Studies of the Ocular Complications of AIDS (SOCA)--Cytomegalovirus Retinitis Retreatment Trial (CRRT)

Phase 3

Completed

• Conditions: HIV Infections; Acquired Immunodeficiency Syndrome; Cytomegalovirus Retinitis
• Interventions: Drug: Ganciclovir; Drug: Foscarnet

• Registration Number: NCT00000134
• Lead Sponsor: Johns Hopkins Bloomberg School of Public Health

Brief Summary

To compare the relative merits of three therapeutic regimens in patients with AIDS and CMV retinitis who have been previously treated but whose retinitis either is nonresponsive or has relapsed. These three therapeutic regimens were (1) foscarnet, (2) high-dose ganciclovir, and (3) combination foscarnet and ganciclovir.

To compare two treatment strategies in patients with relapsed or nonresponsive CMV retinitis: (1) continuing the same anti-CMV drug or (2) switching to the alternate drug.

Detailed Description

CMV retinitis is the most common intraocular infection in patients with AIDS and is estimated to affect 35 to 40 percent of patients with AIDS. Untreated CMV retinitis is a progressive disorder, the end result of which is total retinal destruction and blindness. At the time of this trial, drugs approved by the United States Food and Drug Administration (FDA) for the treatment of CMV retinitis were ganciclovir (Cytovene) and foscarnet (Foscavir). Although most retinitis responds well to initial therapy with systemically administered drugs, given enough time, nearly all patients will suffer a relapse of the retinitis. Relapsed retinitis generally responds to reinduction and maintenance therapy, but the interval between successive relapses progressively shortens. The CRRT addressed the issue of the management of relapsed CMV retinitis.

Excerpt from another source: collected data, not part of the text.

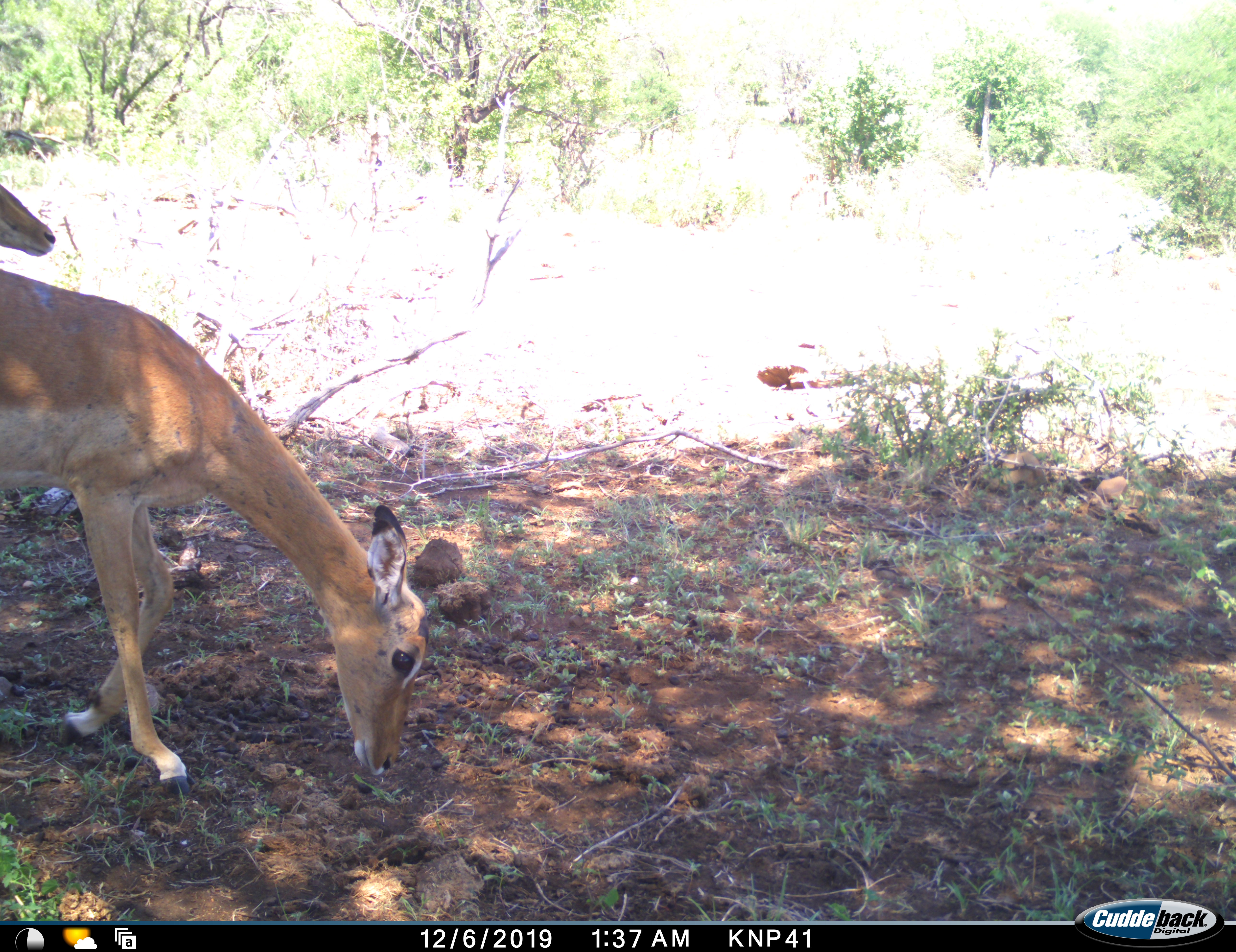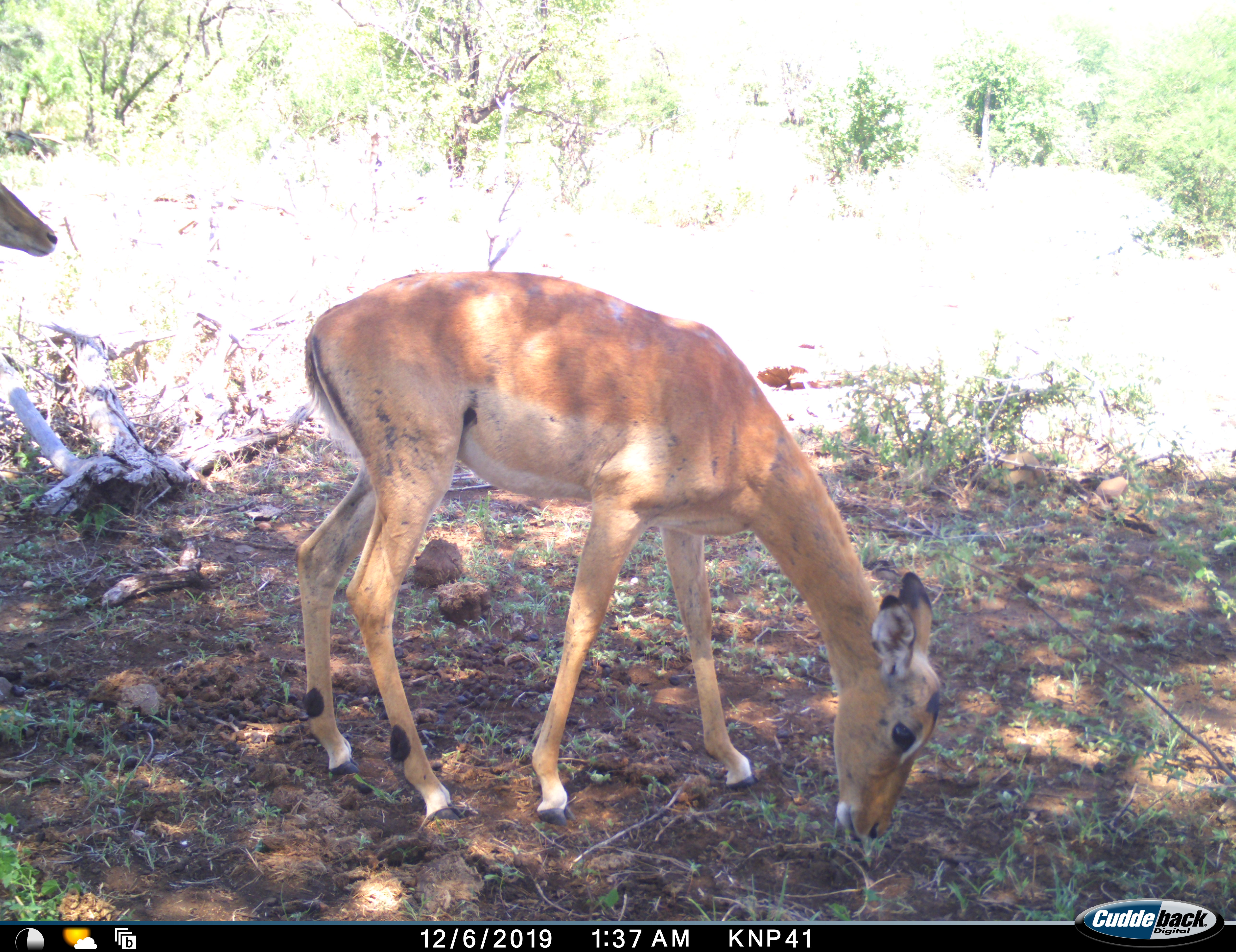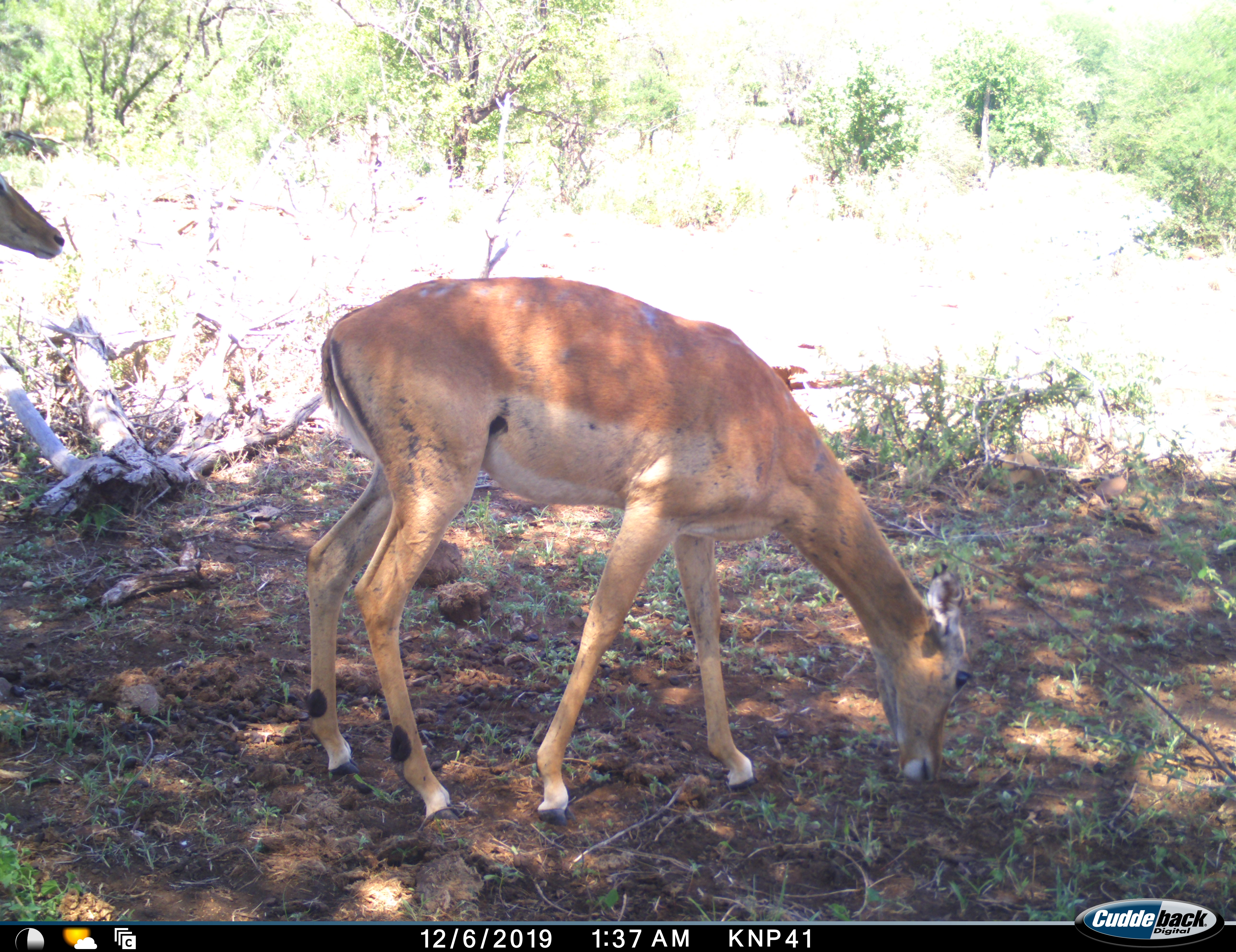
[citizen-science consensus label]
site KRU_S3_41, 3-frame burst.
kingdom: Animalia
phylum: Chordata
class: Mammalia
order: Artiodactyla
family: Bovidae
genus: Aepyceros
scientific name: Aepyceros melampus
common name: impala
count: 2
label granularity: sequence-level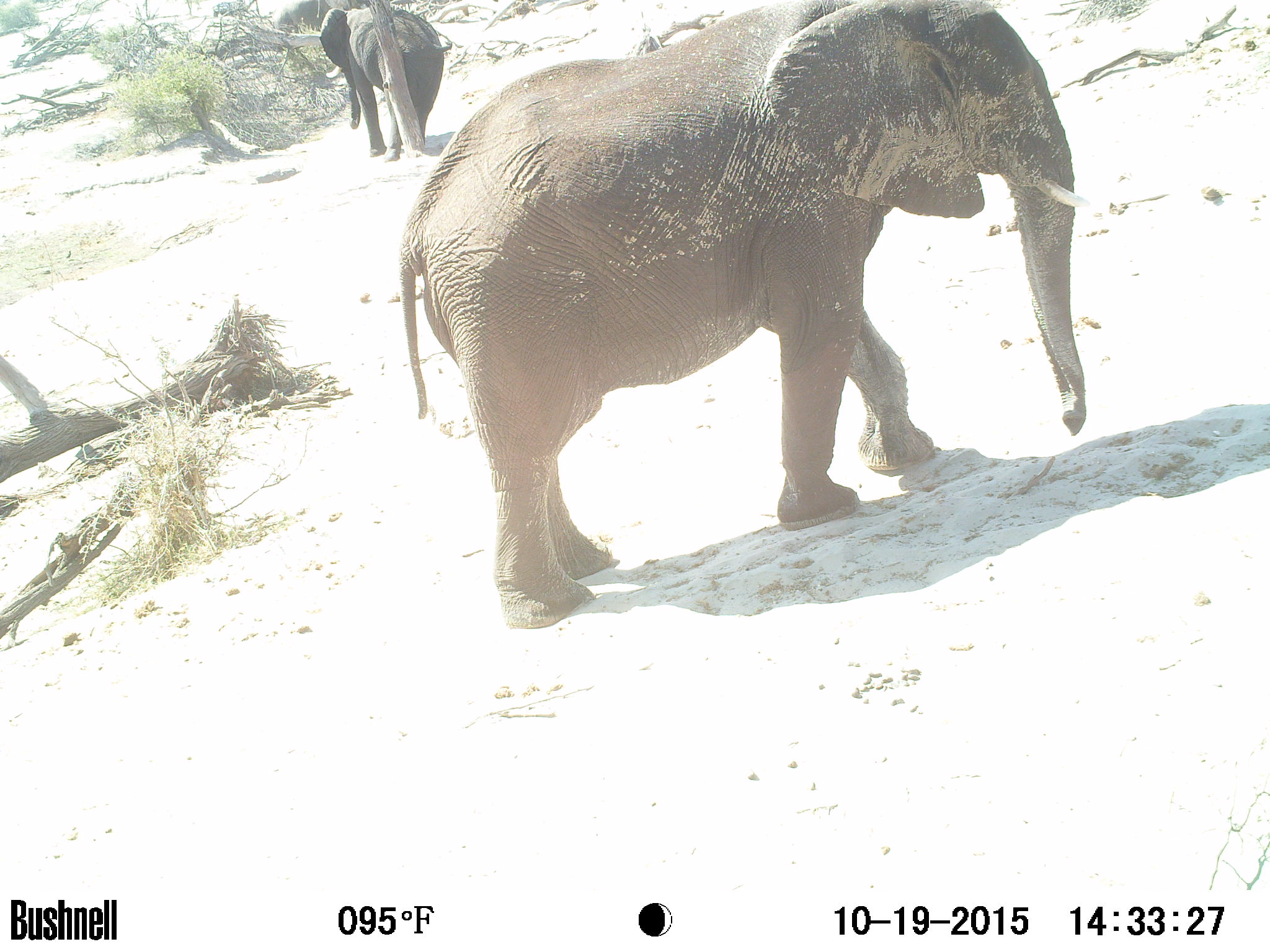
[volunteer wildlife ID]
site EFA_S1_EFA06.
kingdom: Animalia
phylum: Chordata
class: Mammalia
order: Proboscidea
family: Elephantidae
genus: Loxodonta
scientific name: Loxodonta africana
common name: african bush elephant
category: elephant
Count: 2.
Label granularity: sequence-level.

The CRRT was a multicenter, randomized, controlled clinical trial comparing three regimens in patients with relapsed retinitis. Patients with AIDS and CMV retinitis that had relapsed or was nonresponsive to initial therapy were randomized to one of three regimens: (1) intravenous foscarnet reinduction at 90 mg/kg twice daily for 2 weeks, followed by maintenance therapy at 120 mg/kg/day; (2) intravenous ganciclovir reinduction at 5 mg/kg twice daily for 2 weeks followed by maintenance at 10 mg/kg/day; and (3) combination therapy, wherein patients continued their previous therapy and were reinduced with the second drug and then placed on maintenance therapy with foscarnet at 90 mg/kg/day and ganciclovir at 5 mg/kg/day.

Study Timeline

• Study Start: 1992-12
• Primary Completion: 1995-03
• Study Completion: 1995-03
• Study First Submitted: 1999-09-23
• Study First Submitted QC: 1999-09-23
• Study First Posted: 1999-09-24
• Results First Submitted: 2015-06-15
• Status Verified: 2015-08
• Results First Submitted QC: 2015-08-11
• Last Update Submitted: 2015-08-11
• Results First Posted: 2015-09-14
• Last Update Posted: 2015-09-14

Recruitment & Eligibility

• Status: COMPLETED
• Sex: All
• Target Recruitment: 279

Inclusion Criteria

Not provided

Exclusion Criteria

Not provided

Study & Design

• Study Type: INTERVENTIONAL
• Study Design: FACTORIAL

Arm && Interventions

Group	Intervention	Description
intravenous ganciclovir	Ganciclovir	intravenous ganciclovir reinduction at 5 mg/kg twice daily for 2 weeks followed by maintenance at 10 mg/kg/day
combination therapy	Ganciclovir	combination therapy, wherein patients continued their previous therapy and were reinduced with the second drug and then placed on maintenance therapy with foscarnet at 90 mg/kg/day and ganciclovir at 5 mg/kg/day.
combination therapy	Foscarnet	combination therapy, wherein patients continued their previous therapy and were reinduced with the second drug and then placed on maintenance therapy with foscarnet at 90 mg/kg/day and ganciclovir at 5 mg/kg/day.
intravenous foscarnet	Foscarnet	intravenous foscarnet reinduction at 90 mg/kg twice daily for 2 weeks, followed by maintenance therapy at 120 mg/kg/day

Primary Outcome Measures

Name	Time	Method
Morbidity	Patients will be seen at baseline, monthly for six months, and then every three months until death or termination of the trial	To determine the best therapeutic regimen, using currently approved drugs, for treatment of relapsed cytomegalovirus (CMV) retinitis.